▸ **WHAT THE EXERCISE ASKS**
From the listing below, pick out each line with the word "type".

****

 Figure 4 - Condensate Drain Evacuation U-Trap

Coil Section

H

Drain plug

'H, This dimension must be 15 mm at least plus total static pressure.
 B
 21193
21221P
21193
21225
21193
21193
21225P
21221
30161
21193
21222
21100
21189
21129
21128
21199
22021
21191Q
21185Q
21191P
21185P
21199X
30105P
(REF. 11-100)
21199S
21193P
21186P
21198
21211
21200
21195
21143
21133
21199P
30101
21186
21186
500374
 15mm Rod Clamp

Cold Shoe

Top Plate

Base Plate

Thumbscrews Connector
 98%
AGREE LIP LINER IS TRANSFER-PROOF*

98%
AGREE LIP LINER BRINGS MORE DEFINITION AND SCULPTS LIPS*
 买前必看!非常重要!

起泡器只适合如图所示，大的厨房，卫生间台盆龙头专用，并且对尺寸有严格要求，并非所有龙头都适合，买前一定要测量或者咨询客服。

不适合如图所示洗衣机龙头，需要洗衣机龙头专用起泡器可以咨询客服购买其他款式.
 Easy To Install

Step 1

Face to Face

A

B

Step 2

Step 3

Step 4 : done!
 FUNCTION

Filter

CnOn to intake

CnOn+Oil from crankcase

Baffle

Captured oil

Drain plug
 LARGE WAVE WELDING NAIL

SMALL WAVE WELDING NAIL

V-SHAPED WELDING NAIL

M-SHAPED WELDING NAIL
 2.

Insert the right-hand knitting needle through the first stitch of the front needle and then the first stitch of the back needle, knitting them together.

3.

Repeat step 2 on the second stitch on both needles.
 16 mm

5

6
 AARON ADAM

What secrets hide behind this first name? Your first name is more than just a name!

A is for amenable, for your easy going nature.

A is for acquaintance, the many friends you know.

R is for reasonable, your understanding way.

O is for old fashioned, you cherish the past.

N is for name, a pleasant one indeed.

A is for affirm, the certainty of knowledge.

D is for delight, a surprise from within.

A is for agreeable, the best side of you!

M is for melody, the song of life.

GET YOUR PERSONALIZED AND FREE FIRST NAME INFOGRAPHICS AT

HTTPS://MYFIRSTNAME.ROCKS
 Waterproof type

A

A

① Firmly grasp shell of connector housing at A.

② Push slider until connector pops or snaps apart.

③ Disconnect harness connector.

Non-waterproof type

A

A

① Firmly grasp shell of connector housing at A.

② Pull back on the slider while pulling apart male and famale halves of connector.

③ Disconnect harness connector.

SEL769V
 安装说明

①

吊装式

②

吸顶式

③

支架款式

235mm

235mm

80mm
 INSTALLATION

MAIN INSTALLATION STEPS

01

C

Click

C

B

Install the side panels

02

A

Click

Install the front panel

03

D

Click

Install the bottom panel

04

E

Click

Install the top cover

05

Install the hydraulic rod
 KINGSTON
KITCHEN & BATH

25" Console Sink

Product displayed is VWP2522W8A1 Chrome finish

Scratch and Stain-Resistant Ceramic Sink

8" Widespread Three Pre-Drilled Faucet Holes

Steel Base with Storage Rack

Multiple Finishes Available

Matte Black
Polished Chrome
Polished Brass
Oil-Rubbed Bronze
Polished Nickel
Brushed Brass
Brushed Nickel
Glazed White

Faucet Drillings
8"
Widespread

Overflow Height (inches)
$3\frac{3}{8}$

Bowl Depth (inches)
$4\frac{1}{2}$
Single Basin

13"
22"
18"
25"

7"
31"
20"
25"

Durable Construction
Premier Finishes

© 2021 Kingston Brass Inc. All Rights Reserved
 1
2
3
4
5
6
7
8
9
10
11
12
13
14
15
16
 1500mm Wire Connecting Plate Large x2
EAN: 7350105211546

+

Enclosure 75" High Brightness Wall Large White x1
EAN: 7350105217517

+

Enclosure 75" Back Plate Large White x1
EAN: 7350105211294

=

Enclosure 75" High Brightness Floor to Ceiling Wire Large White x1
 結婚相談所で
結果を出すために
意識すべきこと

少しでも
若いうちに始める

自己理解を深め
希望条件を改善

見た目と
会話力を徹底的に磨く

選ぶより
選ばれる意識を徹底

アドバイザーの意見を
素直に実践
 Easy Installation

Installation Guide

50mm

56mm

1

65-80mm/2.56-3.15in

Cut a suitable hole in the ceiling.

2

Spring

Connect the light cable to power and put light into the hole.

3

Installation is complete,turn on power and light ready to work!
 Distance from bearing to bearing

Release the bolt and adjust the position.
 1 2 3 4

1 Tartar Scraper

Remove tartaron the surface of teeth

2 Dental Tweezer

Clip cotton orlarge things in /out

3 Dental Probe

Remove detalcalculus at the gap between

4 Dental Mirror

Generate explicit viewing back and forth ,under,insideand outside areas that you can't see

****

▸ **YOUR SOLUTION**
 Waterproof type
Non-waterproof type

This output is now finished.